Case ID: nev_86/html/0822-01.html
Source: Caselaw Access Project
Author: {"author": "Batjer, J.:", "license": "Public Domain", "url": "https://static.case.law/"}
Date Created: 2024-08-24T03:29:51.129683

YOUNG ELECTRIC SIGN COMPANY, Appellant, v. ERWIN ELECTRIC COMPANY, Respondent.
    No. 5982
    December 10, 1970
    477 P.2d 864
    
      Johnson & Sloan, of Reno; Tanner & Gold, of Salt Lake City, Utah, for Appellant.
    
      Woodburn, Forman, Wedge, Blakey, Folsom and Hug, of Reno, for Respondent.
   OPINION

By the Court,

Batjer, J.:

During the month of December 1965, North Swanson, d/b/a Reno Turf Club, not a party to this appeal, contracted to lease a large electrical sign from the appellant to be erected near the Reno Turf Club in Reno, Nevada. Later Swanson contracted with the respondent to provide services and materials to improve and make the sign operative. The respondent performed its contract and billed Swanson for the sum of $5,-095.00, which was not paid. The respondent then filed a notice of claim of lien with the recorder of Washoe County, and thereafter commenced an action seeking recovery against Swanson for nonpayment, and against the appellant for foreclosure of the mechanic’s lien that had been lodged against the sign.

The case was tried before the district court, without a jury, upon an evidentiary hearing, and the briefs submitted by the parties. Judgment was entered against Swanson for the sum of $5,095.00 plus interest, attorney’s fees and costs, and the respondent was also granted a lien upon the electrical sign for those amounts. This appeal is taken from that part of the judgment which impressed a lien upon the appellant’s sign.

It is contended by the appellant that the district court erred when it decided (1) that the electrical sign was lienable as “any other structure” under the provisions of NRS 108.222(1); (2) when it determined that it was unnecessary that there be an employment contract between the appellant who owned the sign and the respondent who furnished labor and material before a lien could attach; (3) when it decided that a lien under NRS 108.222 could attach to the sign without attaching to an interest in the real property; (4) when it decided that the appellant was required to file a statutory notice of nonresponsibility as is required by NRS 108.234 to preclude a lien on the sign and (5) when it decided that the respondent was not required to serve a statutory notice on the appellant as required by NRS 108.2394, in the event a lien would subsequently attach to the sign under NRS 108.222.

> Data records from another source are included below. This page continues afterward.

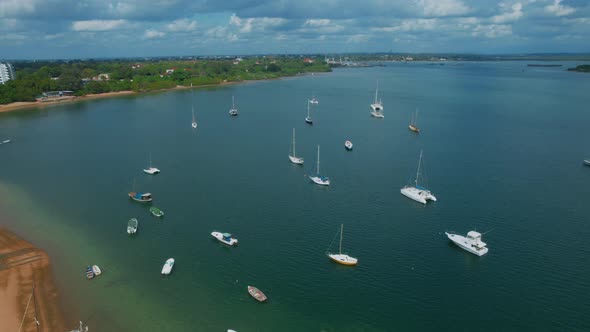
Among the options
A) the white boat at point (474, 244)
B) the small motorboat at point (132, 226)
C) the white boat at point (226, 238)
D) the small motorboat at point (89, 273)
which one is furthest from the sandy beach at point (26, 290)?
the white boat at point (474, 244)

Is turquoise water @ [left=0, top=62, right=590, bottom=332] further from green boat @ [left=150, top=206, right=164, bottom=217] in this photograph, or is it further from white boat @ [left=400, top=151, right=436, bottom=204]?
white boat @ [left=400, top=151, right=436, bottom=204]

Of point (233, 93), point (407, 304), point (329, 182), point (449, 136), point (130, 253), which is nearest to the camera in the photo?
point (407, 304)

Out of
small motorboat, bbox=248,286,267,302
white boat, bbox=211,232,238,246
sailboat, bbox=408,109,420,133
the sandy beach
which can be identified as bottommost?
the sandy beach

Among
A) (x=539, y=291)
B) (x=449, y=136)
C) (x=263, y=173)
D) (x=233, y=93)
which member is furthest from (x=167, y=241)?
(x=233, y=93)

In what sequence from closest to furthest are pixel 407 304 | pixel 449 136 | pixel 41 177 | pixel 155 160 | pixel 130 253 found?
pixel 407 304 → pixel 130 253 → pixel 41 177 → pixel 155 160 → pixel 449 136

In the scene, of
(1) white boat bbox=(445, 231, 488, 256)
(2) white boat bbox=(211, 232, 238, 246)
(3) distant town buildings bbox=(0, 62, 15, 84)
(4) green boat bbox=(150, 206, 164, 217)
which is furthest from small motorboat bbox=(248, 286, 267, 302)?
(3) distant town buildings bbox=(0, 62, 15, 84)

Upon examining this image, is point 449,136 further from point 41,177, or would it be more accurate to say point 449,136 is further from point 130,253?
point 41,177
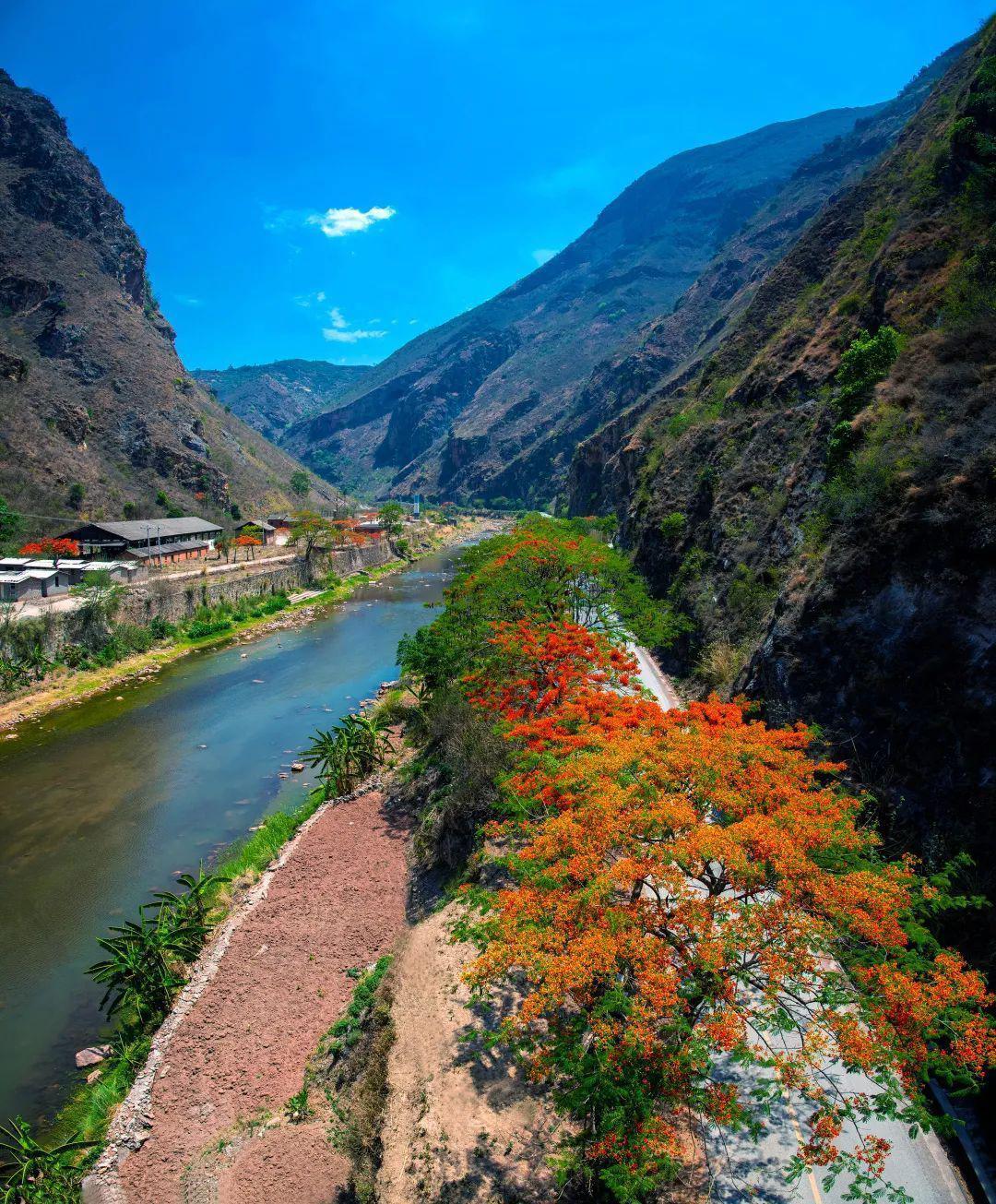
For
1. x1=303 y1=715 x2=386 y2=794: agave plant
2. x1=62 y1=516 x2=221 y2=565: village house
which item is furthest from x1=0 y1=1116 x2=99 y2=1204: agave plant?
x1=62 y1=516 x2=221 y2=565: village house

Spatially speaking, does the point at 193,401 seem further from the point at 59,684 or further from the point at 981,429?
the point at 981,429

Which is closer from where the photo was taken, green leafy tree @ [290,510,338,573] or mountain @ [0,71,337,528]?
green leafy tree @ [290,510,338,573]

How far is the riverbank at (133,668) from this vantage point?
27958mm

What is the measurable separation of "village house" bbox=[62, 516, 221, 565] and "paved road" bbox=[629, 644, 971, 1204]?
173 ft

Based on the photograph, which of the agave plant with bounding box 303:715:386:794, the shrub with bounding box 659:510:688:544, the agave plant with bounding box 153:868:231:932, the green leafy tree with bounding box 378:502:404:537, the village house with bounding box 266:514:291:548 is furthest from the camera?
the green leafy tree with bounding box 378:502:404:537

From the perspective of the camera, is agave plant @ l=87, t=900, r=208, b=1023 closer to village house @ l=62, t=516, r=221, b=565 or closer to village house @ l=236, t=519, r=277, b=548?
village house @ l=62, t=516, r=221, b=565

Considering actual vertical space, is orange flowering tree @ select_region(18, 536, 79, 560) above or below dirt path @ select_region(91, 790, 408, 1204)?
above

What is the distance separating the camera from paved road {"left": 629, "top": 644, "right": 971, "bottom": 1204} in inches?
272

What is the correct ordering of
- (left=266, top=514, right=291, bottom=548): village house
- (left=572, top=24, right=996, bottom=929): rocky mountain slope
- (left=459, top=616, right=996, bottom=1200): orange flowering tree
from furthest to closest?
(left=266, top=514, right=291, bottom=548): village house < (left=572, top=24, right=996, bottom=929): rocky mountain slope < (left=459, top=616, right=996, bottom=1200): orange flowering tree

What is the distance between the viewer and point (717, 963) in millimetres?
6086

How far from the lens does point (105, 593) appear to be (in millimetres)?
34469

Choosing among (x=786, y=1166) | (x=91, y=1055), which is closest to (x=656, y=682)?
(x=786, y=1166)

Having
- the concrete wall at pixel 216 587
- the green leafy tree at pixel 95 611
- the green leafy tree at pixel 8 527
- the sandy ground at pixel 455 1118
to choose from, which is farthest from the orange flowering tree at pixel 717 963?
the green leafy tree at pixel 8 527

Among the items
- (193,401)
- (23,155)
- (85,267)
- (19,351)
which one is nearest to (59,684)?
(19,351)
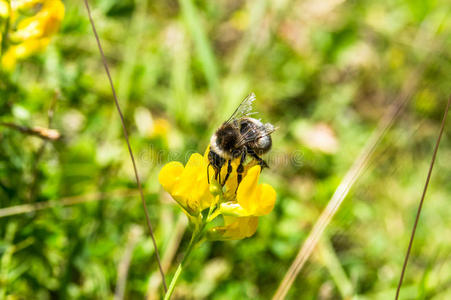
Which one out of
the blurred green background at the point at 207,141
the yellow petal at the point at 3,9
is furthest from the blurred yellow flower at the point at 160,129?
the yellow petal at the point at 3,9

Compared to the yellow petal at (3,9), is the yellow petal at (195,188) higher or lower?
lower

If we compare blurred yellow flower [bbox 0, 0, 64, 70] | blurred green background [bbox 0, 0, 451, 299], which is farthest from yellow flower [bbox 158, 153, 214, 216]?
blurred yellow flower [bbox 0, 0, 64, 70]

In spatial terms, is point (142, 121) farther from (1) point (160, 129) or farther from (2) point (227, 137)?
(2) point (227, 137)

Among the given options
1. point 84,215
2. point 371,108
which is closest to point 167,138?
point 84,215

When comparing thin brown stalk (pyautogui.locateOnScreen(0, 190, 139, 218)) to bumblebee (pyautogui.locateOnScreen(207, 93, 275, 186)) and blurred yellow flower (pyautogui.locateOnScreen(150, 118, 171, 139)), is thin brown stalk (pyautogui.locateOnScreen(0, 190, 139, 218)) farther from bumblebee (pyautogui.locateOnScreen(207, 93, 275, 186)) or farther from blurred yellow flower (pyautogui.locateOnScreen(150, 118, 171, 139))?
bumblebee (pyautogui.locateOnScreen(207, 93, 275, 186))

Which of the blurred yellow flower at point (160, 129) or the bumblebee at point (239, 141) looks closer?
the bumblebee at point (239, 141)

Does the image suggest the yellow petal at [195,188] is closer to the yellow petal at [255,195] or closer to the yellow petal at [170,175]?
the yellow petal at [170,175]

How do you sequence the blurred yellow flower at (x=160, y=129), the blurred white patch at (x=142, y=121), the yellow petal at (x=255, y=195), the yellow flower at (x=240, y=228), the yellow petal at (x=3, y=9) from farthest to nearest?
the blurred white patch at (x=142, y=121) < the blurred yellow flower at (x=160, y=129) < the yellow petal at (x=3, y=9) < the yellow flower at (x=240, y=228) < the yellow petal at (x=255, y=195)

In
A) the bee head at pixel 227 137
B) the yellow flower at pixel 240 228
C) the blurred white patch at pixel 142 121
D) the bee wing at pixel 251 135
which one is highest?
the blurred white patch at pixel 142 121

The primary and basic question submitted to the district court was whether the respondent acquired a valid lien against the sign affixed to the real property of Swanson, the appellant’s lessee.

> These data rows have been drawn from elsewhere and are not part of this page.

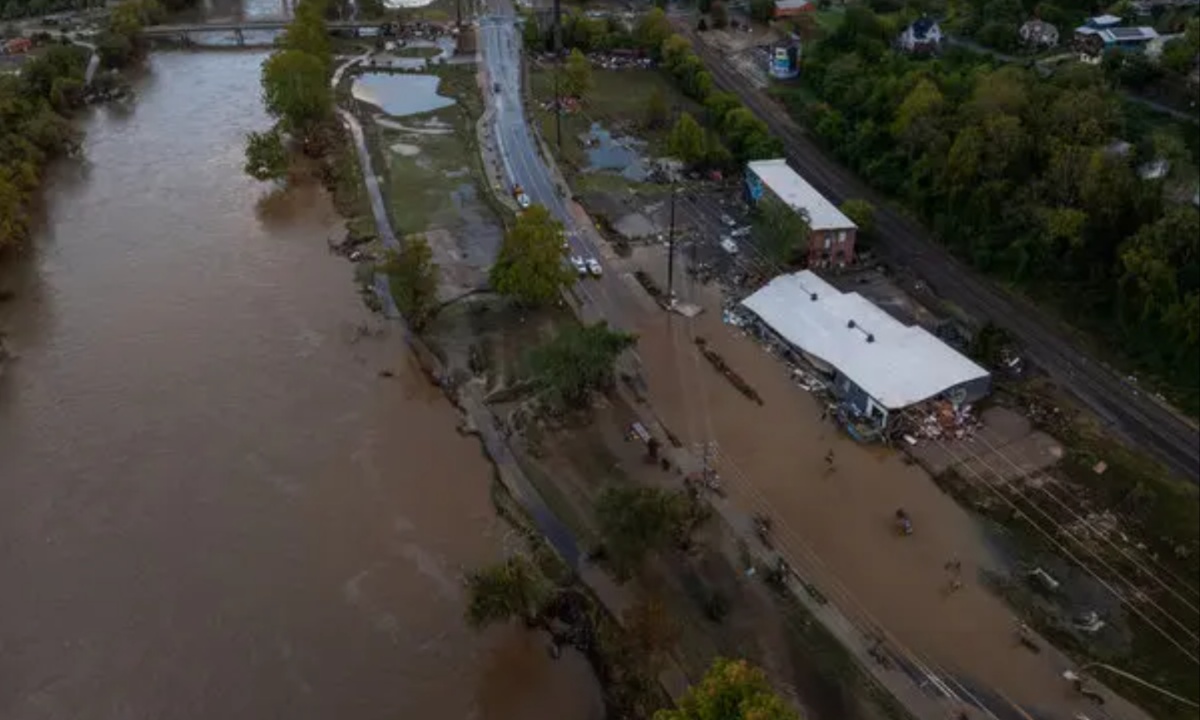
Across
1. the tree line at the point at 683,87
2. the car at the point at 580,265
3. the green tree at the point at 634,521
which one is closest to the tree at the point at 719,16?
the tree line at the point at 683,87

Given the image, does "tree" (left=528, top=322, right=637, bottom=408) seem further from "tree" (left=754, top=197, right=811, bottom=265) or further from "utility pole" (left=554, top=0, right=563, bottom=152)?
"utility pole" (left=554, top=0, right=563, bottom=152)

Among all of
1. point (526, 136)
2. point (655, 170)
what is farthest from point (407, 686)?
point (526, 136)

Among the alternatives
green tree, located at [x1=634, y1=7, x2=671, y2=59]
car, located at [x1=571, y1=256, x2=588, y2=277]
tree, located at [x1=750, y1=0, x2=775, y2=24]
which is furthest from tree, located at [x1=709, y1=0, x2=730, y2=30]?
car, located at [x1=571, y1=256, x2=588, y2=277]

Here the contract between the appellant and Swanson provided that the sign would remain the personal property of the appellant and would not become “a fixture or appurtenant to such realty.” On the strength of this contractural provision the appellant claims that the sign was not subject to a mechanic’s lien. The appellant misconceives the law. A contract expressing the intention of the parties only binds those parties and their privies when determining whether a particular object or chattel becomes a fixture to real property. As to all others, without notice, they were entitled to allow the physical appearance of the appurtenance to speak for itself.

It is undisputed that the sign was securely attached to the real property owned or leased by Swanson. Both parties rely on Barnes v. Montana Lumber & Hardware Co., 67 Mont. 481, 216 P. 335 (1923), for the definition of “structure” used in statutes authorizing mechanic liens. There the court said: “We are however, of the opinion that a ‘structure,’ to be lienable, must, at the same time the labor is performed upon it or the materials are used in connection with its creation, improvement, or repair, be attached to land. In other words, without partaking of that nature of fixtures which in certain instances makes them nonremovable portions of the real estate, the ‘structure’ must be affixed to the land or be of or appurtenant to it, before a valid lien can be secured thereon.” In Reno Electrical Works v. Ward, 51 Nev. 291, 274 P. 196 (1929), this court construed the words “or other improvements” to include fixtures.

Here, however, the appellant contends that the district court compounded its error when it failed to apply the doctrine of ejusdem generis in interpreting NRS 108.222. We affirm the findings of the district court that “any other structure” included the electrical sign. See Orr Ditch & Water Co. of Reno Tp. v. Justice Court, 64 Nev. 138, 178 P.2d 558 (1947).

If the intention of a statute is clear, courts do not resort to the rule of ejusdem generis because the statute must control. Courts may not read something into the statute which is not there. Where a general term in a statute follows specific words of a like nature, it takes its meaning from those specific words and is presumed to embrace the kind of things designated by the specific words. The words “any building, or other superstructure, railway, tramway, toll road, canal, water ditch, flume, aqueduct or reservoir, building, bridge and fence” listed in NRS 108.222 are unlike in meaning and specify different subjects. Many of them embrace all subjects of their class but indicate a different meaning from the preceding specific words.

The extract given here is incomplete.